Prompt: Talking Points for a Difficult Consultation
Use this prompt to prepare for a consultation where a difficult or sensitive topic needs to be raised. Replace the items in {{double curly brackets}} with your own details.
Never paste real patient names, dates of birth, NHS numbers, or any other identifying information into an AI tool.
The Prompt
Draft consultation talking points for a discussion with a {{patient_age}}-year-old patient about {{difficult_topic — e.g. "the need to start insulin", "weight management and its effect on PCOS symptoms", "stopping a bisphosphonate without telling the clinic", or "an unexpected finding on imaging"}}.
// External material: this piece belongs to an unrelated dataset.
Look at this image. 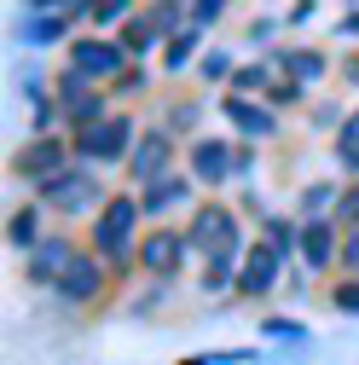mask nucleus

The patient {{relevant_context — e.g. "has been resistant to the idea in previous appointments" or "is newly aware of this finding and is anxious" or "has not mentioned this at previous visits"}}.
I want the talking points to help me:
1. Acknowledge the patient's perspective without dismissing it
2. Explain the clinical rationale clearly and honestly
3. Address the most common concern patients have about this topic
4. Open a collaborative discussion about next steps
Tone: warm, non-judgmental, honest. Format as bullet points, not a script. No specific drug names or doses.
Why This Works
Preparing structured talking points before a difficult conversation reduces the cognitive load in the room. You arrive with a framework rather than improvising under time pressure. The bullet-point format encourages adaptation to the actual person in front of you, rather than reading from a fixed script.
How to Tweak It
- Add "Also suggest one open question I could ask the patient to start the conversation" if you want a specific opening line to get the discussion going.
- Add "The patient has expressed a specific concern about in previous appointments — please address this directly in the talking points" to tailor the output to a known issue.
Remember: AI is a helpful assistant, not a clinician. You make the call.